Babb told Satterfield she grew up on a farm and was the eldest of sibling of four sisters Delma, Alma, Ann and Laura.

“I grew up on top of a mountain,” Babb said. “I walked two miles each way to the grocery store, church and school.”

Babb attended Station Camp School and never owned a car until she was married, she said.

“We raised all our food and canned food for the winter,” Babb told Satterfield. “After our chores were done, we would play for hours outdoors. All the young people would gather and play ball and horseshoes.”

One of the happiest days of her life was getting to go to the movies, Babb said.

Babb met John William Babb at church and they married in 1934.

The couple had three children, Jewell, Shirley and Darlene. Cleona now has eight grandchildren and six great-grandchildren.

Throughout her life, Cleona was a homemaker and worked as a house cleaner, cook and caretaker for other families, as well as her own.  

“Cleona is a joy to talk with.

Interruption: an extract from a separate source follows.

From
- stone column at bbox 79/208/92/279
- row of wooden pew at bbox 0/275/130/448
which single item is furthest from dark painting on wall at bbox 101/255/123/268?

She’s had many life experiences and we all could learn something from her,” Satterfield said.

Crystal Wylie can be reached at or 623-1669, ext. 6696.

News from 1912

• Nine buggies were sold at Welch’s Furniture in Berea on “Buggy Day” — April 11, 1912 edition of The (Berea) Citizen, Library of Congress

• “FOR SALE: A fine milk cow. Call Pres. (William Goodell) Frost’s residence,” (Berea College president 1892-1920). — May 9, 1912 edition of The (Berea) Citizen, Library of Congress

• The United States Department of Agriculture appoints Frank Montgomery, a trained agriculturalist, as Special Investigator for Berea College and the U.S.D.A. (now known as a county agent.) This was the first such federal appointment made in the state and the fifth in the United States as a whole. — website

• “PRICE: $1.00 per year in advance”

— Cost of a subscription to the Richmond Climax newspaper published in May 1912 edition, Library of Congress.

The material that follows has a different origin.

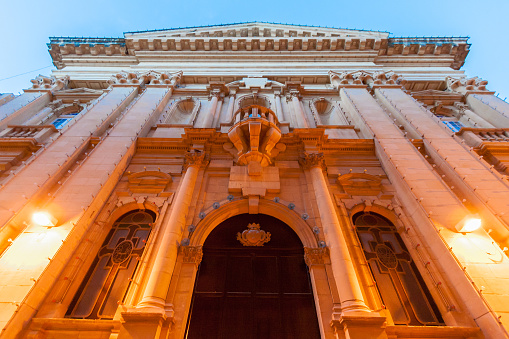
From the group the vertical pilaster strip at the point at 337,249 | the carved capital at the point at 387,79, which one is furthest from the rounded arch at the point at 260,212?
the carved capital at the point at 387,79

• “Memorial services, commemorative of the horrible disaster to the Titanic, were held last Sunday in most of the churches throughout the land. The singing of the hymn ‘Nearer My God to Thee’ was a feature in many of the services. This hymn was played by the band as the mighty ship went down.” — News story from the April 24, 1912 edition of the Richmond Climax, Library of Congress

• The price of a “The American Lady Corset” was 49 cents at W.D. Oldham & Co. in Richmond where “House wives and June brides who want to make every dollar count more than 100 cents will realize their wish ...” — Advertisement from the June 19, 1912 edition of the Richmond Climax, Library of Congress.

• National American Woman Suffrage Association (NAWSA) considers federal action so unimportant, it budgets only $10 annually in 1912 NAWSA’s congressional Committee. Chairperson Alice Paul is told she needs to raise own funds.

— Library of Congress timeline

• Berea Market Prices:

Butter — 20 cents per pound

Eggs — 20  cents per dozens

Sweet potatoes — 75 cents per bushel

Chicken — 10 cents per pound

Wheat — $1 per bushel

— Oct. 10, 1912 edition of the Berea Citizen, Library of Congress

• Cost of one night at The Berea Hospital nurse training school of Berea College— “One dollar a day and up (bond for prompt payment required)” for the “best operating room and all modern appliance for care of a limited number of patients. Hospital treatment greatly increases prospects of recovery.” — Oct. 10, 1912 edition of the Berea Citizen, Library of Congress.